**What to do**
Copy out every line of the data below word for word, leaving out the pictures.

Collection entries
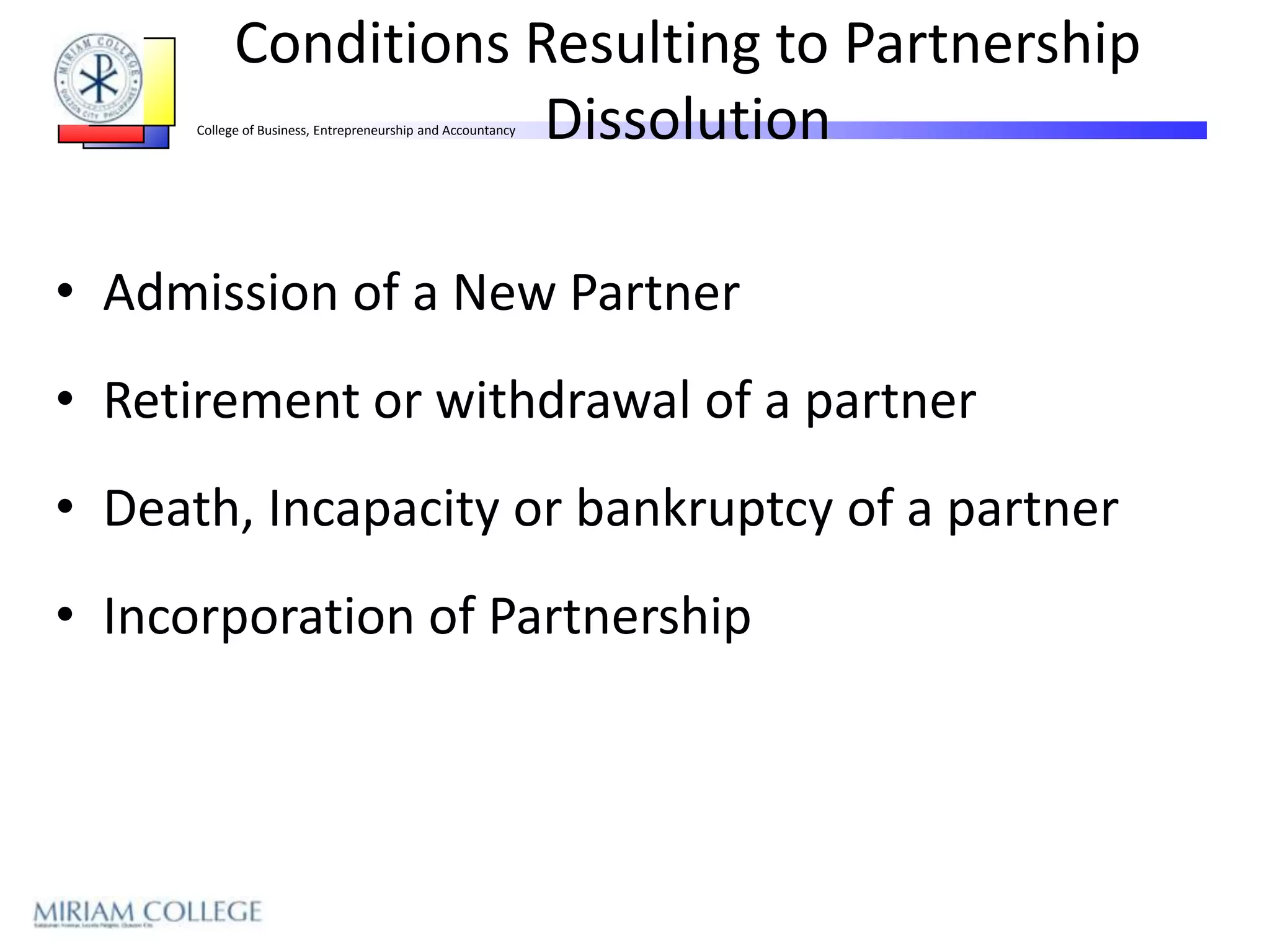 Conditions Resulting to Partnership
                        Dissolution
      College of Business, Entrepreneurship and Accountancy




• Admission of a New Partner
• Retirement or withdrawal of a partner
• Death, Incapacity or bankruptcy of a partner
• Incorporation of Partnership
 
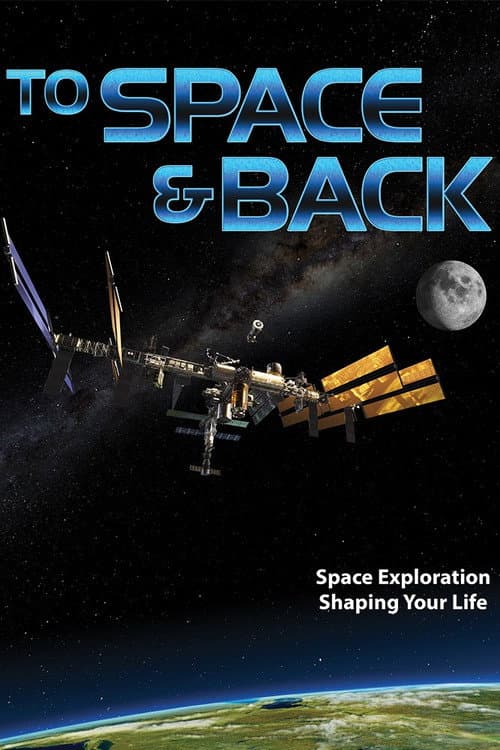 Постер: To Space & Back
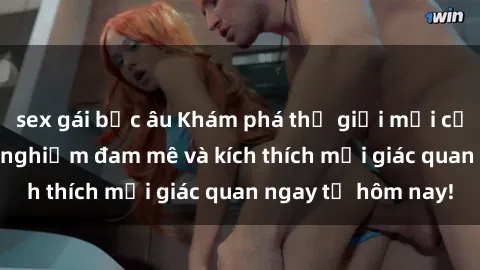 sex gái bắc âu Khám phá thế giới mới của sex online: trải nghiệm đam mê và kích thích mọi giác quan ngay từ hôm nay!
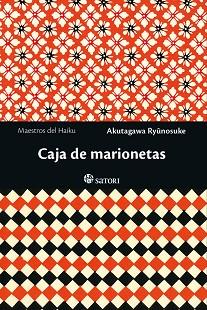 CAJA DE MARIONETAS.MAESTROS DEL HAIKU | 9788417419325 | RYUNOSUKE.AKUTAGAWA | Llibreria Geli - Llibreria Online de Girona - Comprar llibres en català i castellà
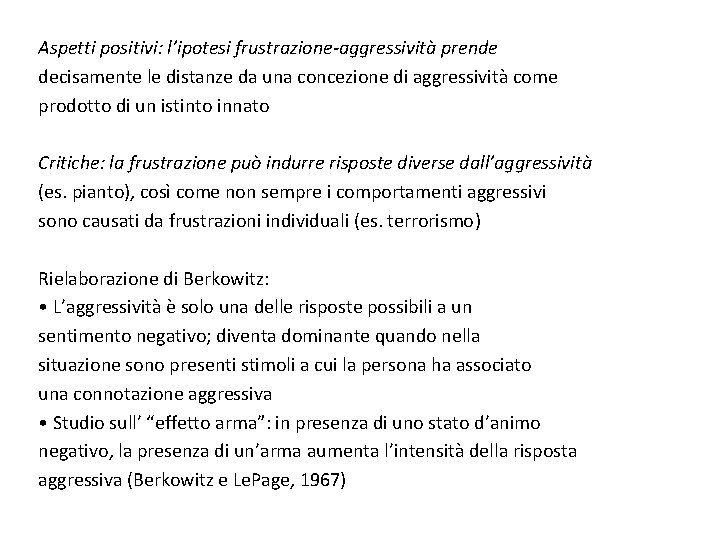 Aspetti positivi: l’ipotesi frustrazione-aggressività prende decisamente le distanze da una concezione di aggressività come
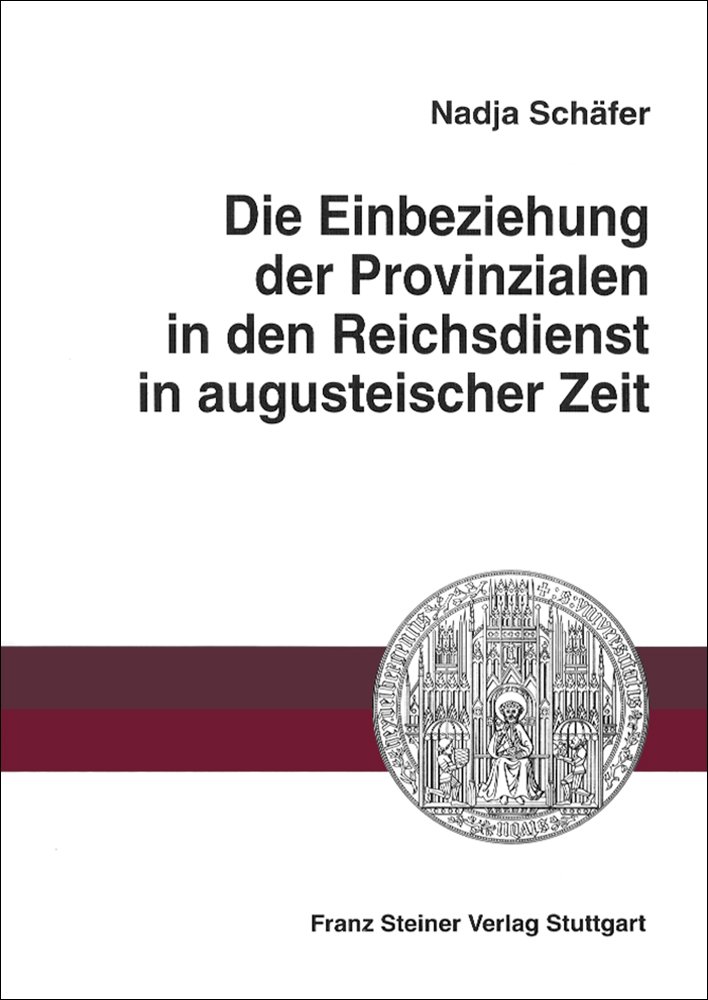 Die Einbeziehung der Provinzialen in den Reichsdienst in augusteischer Zeit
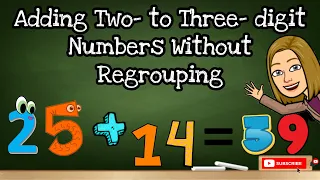 ADDING TWO- TO THREE DIGIT NUMBERS WITHOUT REGROUPING | MATH | Teacher Lee YT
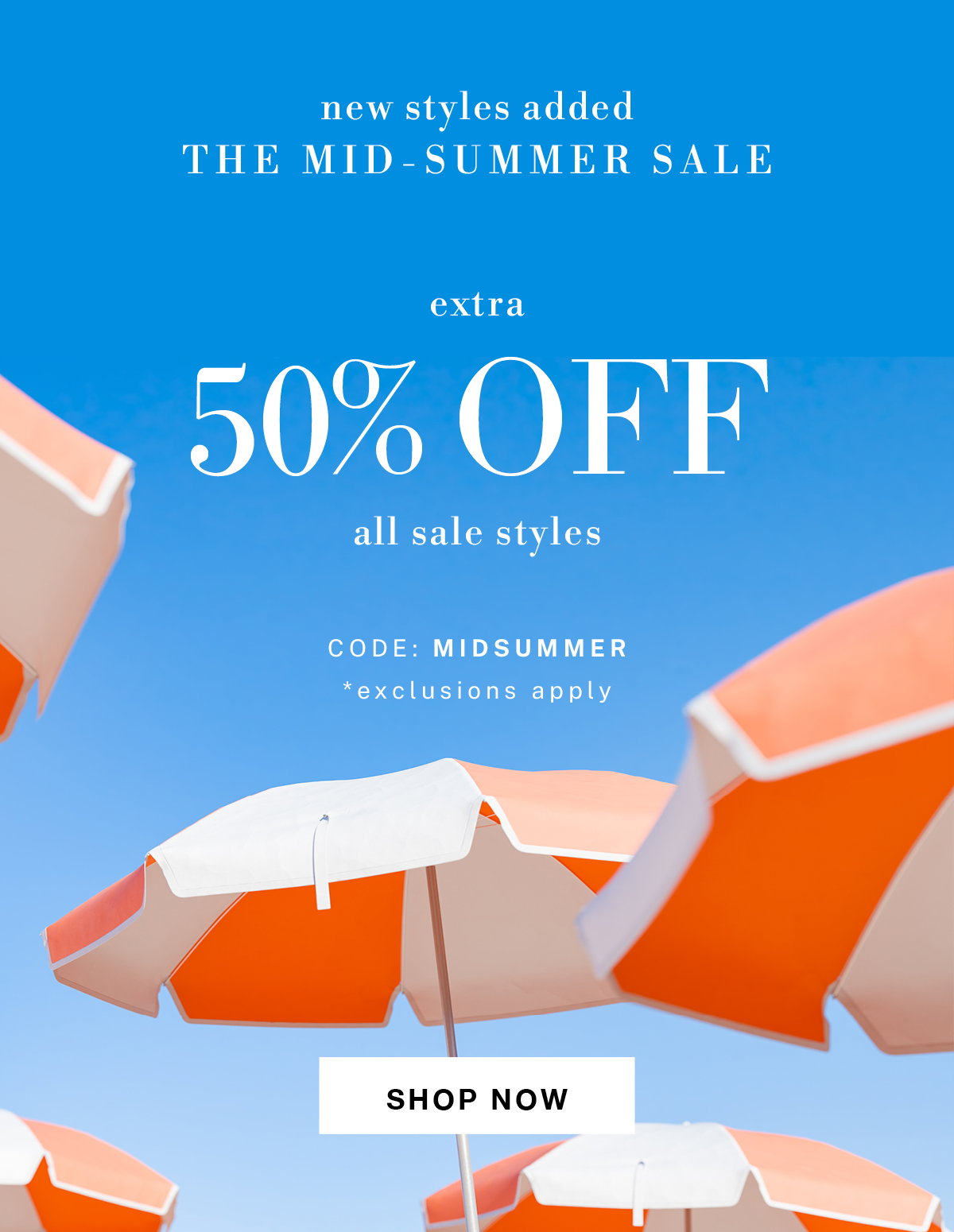 Extra 50% Off Select Sale Styles! Use code MIDSUMMER at checkout.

**Answer for the task**
 Conditions Resulting to Partnership
                        Dissolution
      College of Business, Entrepreneurship and Accountancy




• Admission of a New Partner
• Retirement or withdrawal of a partner
• Death, Incapacity or bankruptcy of a partner
• Incorporation of Partnership
 
 Постер: To Space & Back
 sex gái bắc âu Khám phá thế giới mới của sex online: trải nghiệm đam mê và kích thích mọi giác quan ngay từ hôm nay!
 CAJA DE MARIONETAS.MAESTROS DEL HAIKU | 9788417419325 | RYUNOSUKE.AKUTAGAWA | Llibreria Geli - Llibreria Online de Girona - Comprar llibres en català i castellà
 Aspetti positivi: l’ipotesi frustrazione-aggressività prende decisamente le distanze da una concezione di aggressività come
 Die Einbeziehung der Provinzialen in den Reichsdienst in augusteischer Zeit
 ADDING TWO- TO THREE DIGIT NUMBERS WITHOUT REGROUPING | MATH | Teacher Lee YT
 Extra 50% Off Select Sale Styles! Use code MIDSUMMER at checkout.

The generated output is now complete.